Identifiers 2.0 new internal WD
Markus Demleitner
msdemlei at ari.uni-heidelberg.de
Wed May 13 14:38:05 CEST 2015
Hi Norman,
On Tue, May 12, 2015 at 05:49:52PM +0100, Norman Gray wrote:
> p4, just before Sect. 1.1: 'this standard sets the parameters left
> open defined for application use'. It looks as if this sentence
> has become a little garbled. Also, it would be useful (for more
> legalistic readers such as me) to highlight which
> 'implementation-defined' options are being defined. Do you mean
> simply 'we set the <scheme> to be "ivo:" '? In that case, I think
> this sentence looks more heavyweight than intended, and might be
> simply omitted, or replaced by a reference to Sect. 2.
Well, what I wanted to express here is that we define what our
authorities look like, how to compare our URIs, and so forth.
RFC 3986 actually gives you quite a bit of freedom in crafting your
URIs' shape and machinery to match your use cases.
As to the formulation, Mark had already noticed the sentence was
broken, and with his feedback the current formulation is:
Essentially, this standard sets the parameters left open for
application use by RFC 3986.
Do you think that better matches what I'm trying to say?
> If it's not _necessary_ to permit percent-encoding, it might be
> worth forbidding them -- this avoids worrying about edge cases such
> as decoding '?10%2521', which decodes to '?10%21', which _doesn't_
> decode to '?10!' (one must percent-decode at most once).

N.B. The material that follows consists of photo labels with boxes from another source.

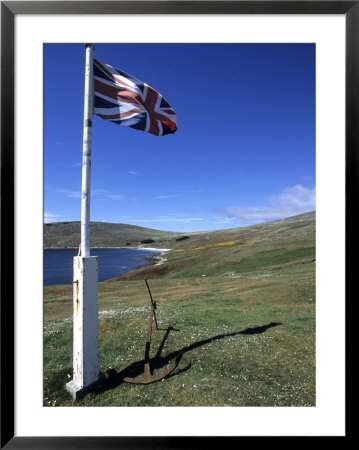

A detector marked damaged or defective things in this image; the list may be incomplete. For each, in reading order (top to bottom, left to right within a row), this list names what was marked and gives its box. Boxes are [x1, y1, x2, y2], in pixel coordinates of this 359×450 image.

rusty anchor [124, 278, 183, 384]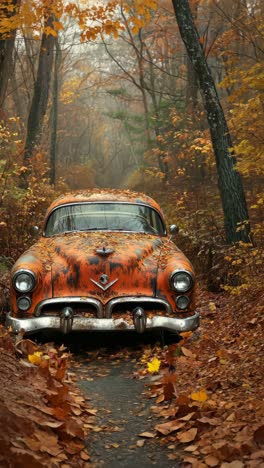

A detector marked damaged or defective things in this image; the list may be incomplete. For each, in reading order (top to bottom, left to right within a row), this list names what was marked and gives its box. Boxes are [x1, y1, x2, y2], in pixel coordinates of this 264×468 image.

rusty vintage car [6, 190, 198, 336]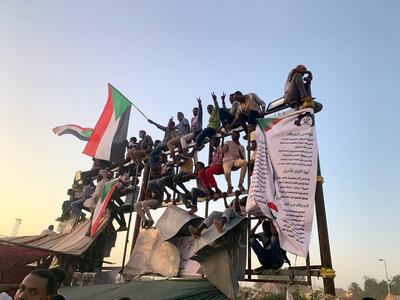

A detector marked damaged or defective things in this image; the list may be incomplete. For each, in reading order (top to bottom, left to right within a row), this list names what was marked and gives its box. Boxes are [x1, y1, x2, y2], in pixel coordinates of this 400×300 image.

torn banner [247, 109, 318, 256]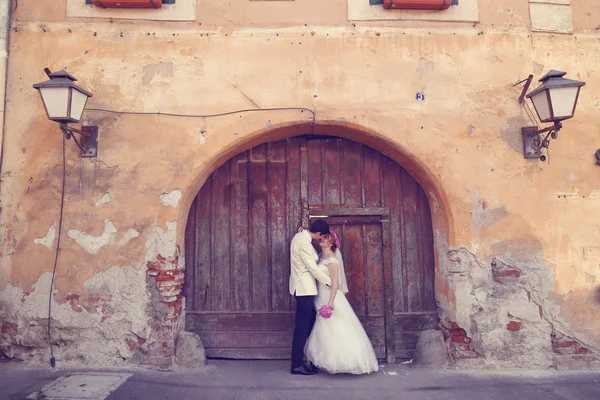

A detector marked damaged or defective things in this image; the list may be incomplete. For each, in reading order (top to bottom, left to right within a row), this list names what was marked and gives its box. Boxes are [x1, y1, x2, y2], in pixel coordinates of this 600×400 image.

peeling plaster [161, 189, 184, 208]
peeling plaster [33, 227, 56, 248]
peeling plaster [68, 220, 117, 255]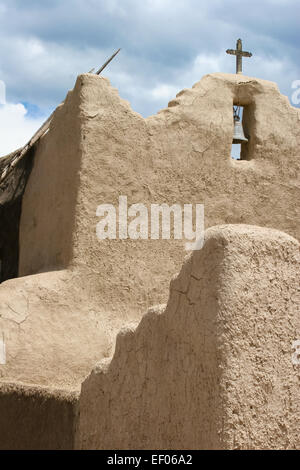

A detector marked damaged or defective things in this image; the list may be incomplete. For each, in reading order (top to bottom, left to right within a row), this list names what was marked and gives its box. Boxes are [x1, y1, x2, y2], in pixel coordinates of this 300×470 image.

cracked stucco surface [77, 226, 300, 450]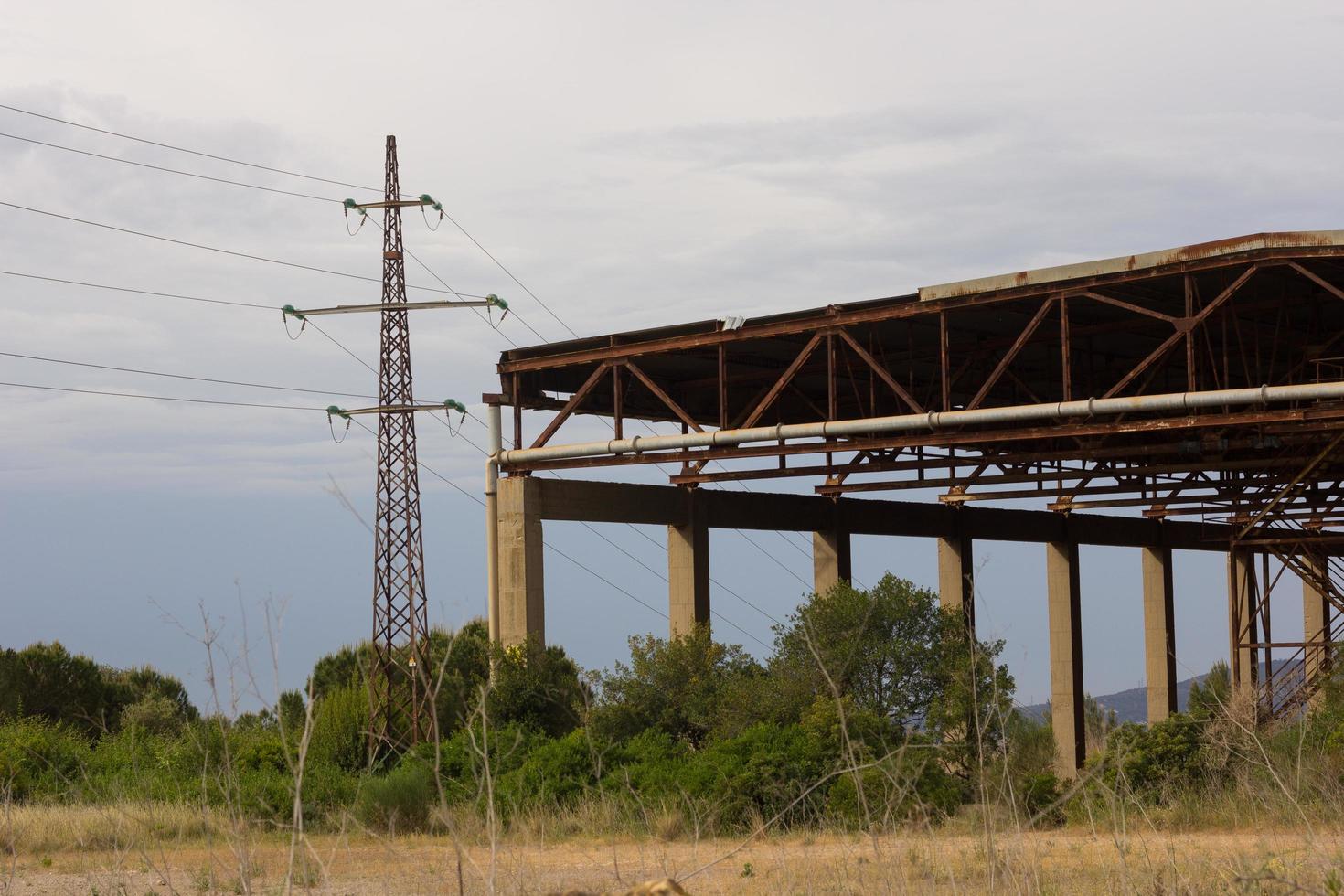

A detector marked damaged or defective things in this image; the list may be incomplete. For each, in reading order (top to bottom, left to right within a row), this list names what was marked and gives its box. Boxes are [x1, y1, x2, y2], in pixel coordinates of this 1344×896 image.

rusted steel structure [489, 235, 1344, 773]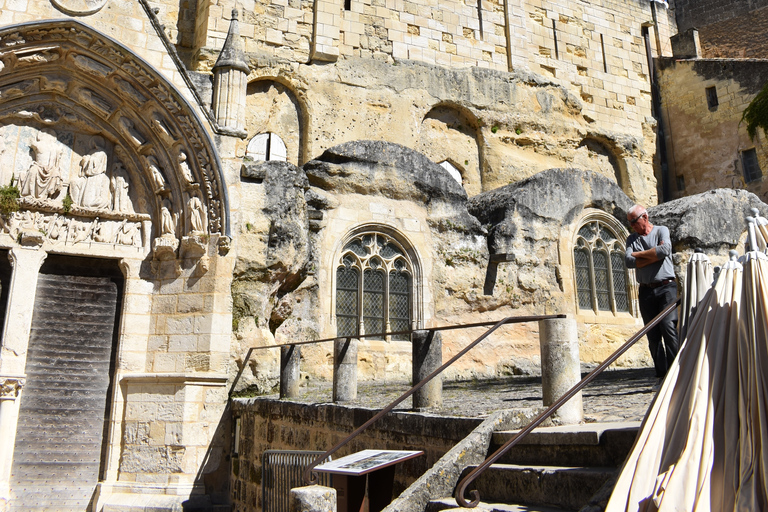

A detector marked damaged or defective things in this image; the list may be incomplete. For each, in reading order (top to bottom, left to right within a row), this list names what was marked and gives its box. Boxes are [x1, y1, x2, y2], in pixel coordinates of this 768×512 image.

rusty iron railing [300, 314, 564, 486]
rusty iron railing [452, 298, 680, 506]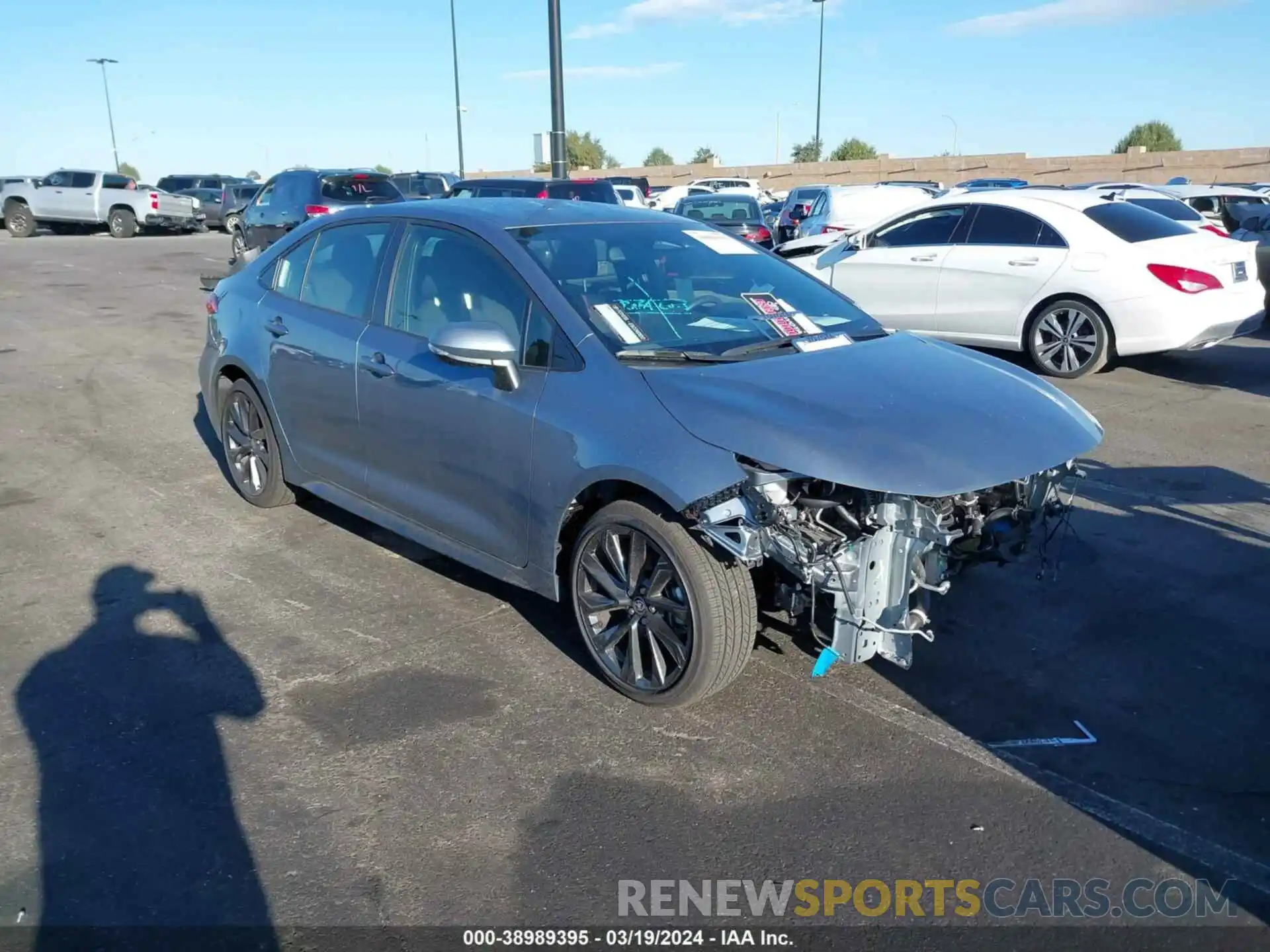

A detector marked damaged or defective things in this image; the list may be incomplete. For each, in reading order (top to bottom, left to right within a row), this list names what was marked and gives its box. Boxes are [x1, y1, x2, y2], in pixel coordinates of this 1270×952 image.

crumpled hood [640, 333, 1107, 500]
damaged front end of car [685, 459, 1081, 680]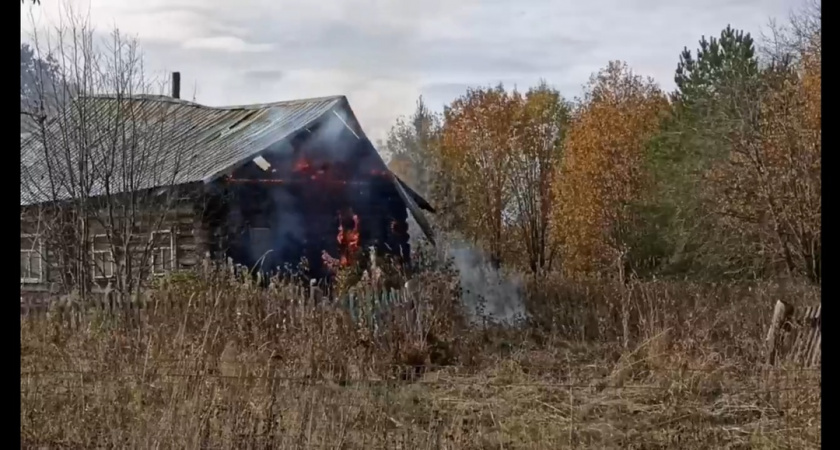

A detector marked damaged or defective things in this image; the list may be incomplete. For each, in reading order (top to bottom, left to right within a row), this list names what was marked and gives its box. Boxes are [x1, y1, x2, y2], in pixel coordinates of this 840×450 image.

damaged roof [19, 96, 354, 207]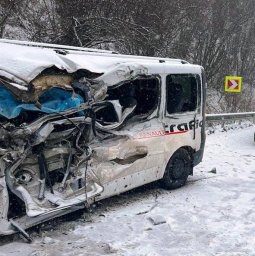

Version 1 did indeed entirely forbid percent-encoding, but I felt we
need to lift that requirement now that we admit that we're not only
dealing with references into the Registry any more. In particular, I
expect the query part in pubDIDs will frequently just be a partial
file system path on the operators' hard disks. That might very well
contain URI reserved or even non-ASCII characters.
Now, if we forbid percent-encoded characters (which sounds very
attractive to me, too), people in such situations will percent-encode
anyway, because they're so used to doing that from HTTP URIs, and
they'll be cross with us if we tell them their IVOIDs are invalid, or
they'll have to use horrible hacks and blame us for it.
Weighing things up, I figured allowing percent-encoded characters in
local parts but not in the IVORN was the path of least pain all
around.
> Sect. 2.3.3: you quite rightfully say that 'Naming authorities are
> discouraged from creating segments matching either ???.??? or
> ???..???. Empty segments, resulting in two or more consecutive
> slashes or a trailing slash, are also discouraged.' Should this be
> perhaps SHOULD NOT. In fact, is there a real need for this to be
> other than 'MUST NOT'?
Probably not. This is again taken from version 1, and I've carefully
tried to avoid outlawing anything that might have been actually used
in version 1 IVOIDs. Checking the current registry as seen by GAVO,
there are no IVORNs with /./ or /../, and the three cases that
appear to have empty segments are obviously mistakes [I've already
informed the contact persons].
Hence I'd say there's no real need. I'd make this a MUST NOT if
nobody protests within the next few days.
[Reminder: You can also still protest against me dropping the
recommendation to present authorities in all-lower case, which I'll
otherwise do as well].
> Sect 2.3.3: 'VO applications MUST be case-insensitive when handling
> resource keys.' The word 'handling' is a little vague, it seems to
> me. How about 'All processing of the IVORN <authority> and <path>
> MUST be case insensitive but case-preserving.' Are applications
Hm, no, the case-preserving would be asking too much. In RegTAP, for
instance, we're lowercasing all IVORNs (we can do that there because
there are no local parts in the identifiers there by definition), and
there's not really much else we can do to make sure we have
case-insensitive processing within the database engine (not only of
IVOIDs but also of other items defined to be case-insensitive like
UCDs).
As always with case folding, this would be a better world if IVORNs
hadn't been born case-insensitive, but I don't think there's a way to
change case folding properties now (except for the local parts, which
haven't really been properly constrained so far and where the
consequences of case folding would be particularly dire).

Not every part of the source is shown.